I was unhappy in junior high and high school too. There was always two or three girls who really made me miserable. It doesn't take much. Be a little chunky, wear braces, don't think like them (as if they ever have a worthwhile thought in their heads!) I can only imagine how much more horrible it is today. For boys too. I worry about my nephew who will be leaving the cocoon of his elementary school for middle school next year. He is a sensitive kid and I worry he will be a target.

I too went thru hell in Jr. High. From the moment I got to the bust stop all the way to school. Until one day I got one of the little bastards in the back seat of the bus & beat the crap out of him. Yes, the bus driver was on the bus...but I'm sure he knew my reaction was justified because he made no move to intervene. That was 45 years ago & I still remember the bus driver's name..he passed away a few weeks ago & I teared up reading the obit in the paper.

I am so thankful that my boys got thru high school before texting, Facebook and all of the other technological ways to torment someone was around. We did have the internet tho...and there were no passwords allowed & the rule was there had better be history when I went to check to see what they had been accessing!!!!

Reading these horrific tales of bullying gone crazy thanks the the internet takes me back down nightmare memory lane. I do NOT look at my junior high/senior high years with fondness. I was isolated. People picked on me for what reason I never fully understood but I did not fit in. I tried to believe me but even those I thought I would maybe have something in common with treated me like crap. Boys would jokingly ask me to the upcoming dance in front of others in the class to get a laugh out of my answer (guess they thought I was gullible too as I knew they were only asking to get me to look stupid and laugh at me). I threw my junior high yearbooks away a few years back as they only made me upset and angry. Some boys got hold of them when I had given my yearbooks to others to sign who I thought were at least not my enemy...and they wrote mean nasty comments without of course signing their name.

I wish at times my step-dad had never gotten a new job back in Washington state as the 1 year we lived in Vicksburg MS when I was in 5th grade was the best year ever in school for me. I was one the the "in" group of kids...I was a cheerleader for the pop warner team from my grade school (yes there was a team for the boys in my grade school..the south takes sports seriously). I played on the girls soccer team and we went to the state playoffs and to the regional tournament in Memphis TN. Then we moved to Washington and I never fit in at the first school while living with my mom and step-dad. I was miserable so I requested to go live with my dad...and at first things were great. Got invited to a slumber party by another girl in my class and it was fun. I made two good friends and then over the summer one year...those friends stopped being my friend...just like that.

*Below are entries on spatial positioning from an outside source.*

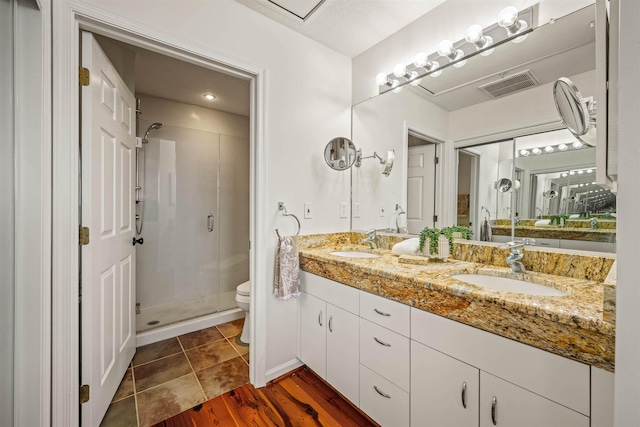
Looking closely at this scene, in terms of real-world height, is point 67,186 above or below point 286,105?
below

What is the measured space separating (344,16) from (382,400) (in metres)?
2.24

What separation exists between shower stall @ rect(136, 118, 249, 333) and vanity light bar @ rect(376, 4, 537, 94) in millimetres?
1807

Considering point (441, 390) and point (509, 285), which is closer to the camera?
point (441, 390)

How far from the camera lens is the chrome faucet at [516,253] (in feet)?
4.26

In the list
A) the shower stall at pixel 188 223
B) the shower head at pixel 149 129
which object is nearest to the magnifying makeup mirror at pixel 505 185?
the shower stall at pixel 188 223

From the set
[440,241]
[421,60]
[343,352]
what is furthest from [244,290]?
[421,60]

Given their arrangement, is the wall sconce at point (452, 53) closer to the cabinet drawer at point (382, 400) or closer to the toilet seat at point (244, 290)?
the cabinet drawer at point (382, 400)

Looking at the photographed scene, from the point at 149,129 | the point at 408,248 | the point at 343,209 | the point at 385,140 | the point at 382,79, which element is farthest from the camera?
the point at 149,129

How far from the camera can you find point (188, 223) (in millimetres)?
2754

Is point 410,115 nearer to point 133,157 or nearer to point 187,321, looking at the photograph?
point 133,157

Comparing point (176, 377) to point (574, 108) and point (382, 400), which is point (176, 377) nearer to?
point (382, 400)

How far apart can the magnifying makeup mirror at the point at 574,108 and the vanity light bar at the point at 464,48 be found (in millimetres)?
553

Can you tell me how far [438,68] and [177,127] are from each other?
2.32 metres

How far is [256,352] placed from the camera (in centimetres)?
179
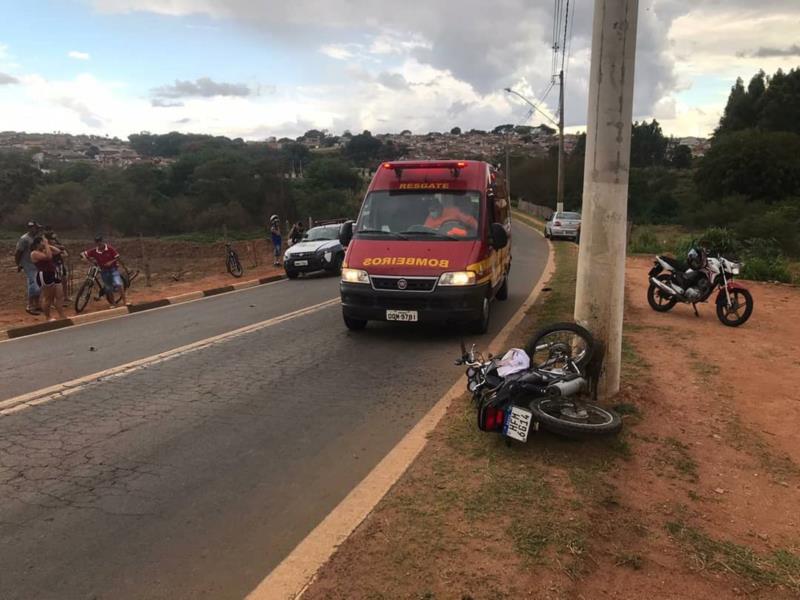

I have only gone to ONE reunion (my 10 year) and only because I wanted to show them I WAS worthwhile and I could find a partner who loved me. So I took my then BF (now husband) because of the wounds and baggage I carried from school. I have no desire to go to another one. Those people were not nice and maybe they are now...but the wounds caused by that time still haunt me.

I cannot imagine if the kids I went to school and treated me like dirt had access to something like Facebook, Twitter etc....what hell I would have been living.

As usual, well said Linda! You hit the nail on the head...again!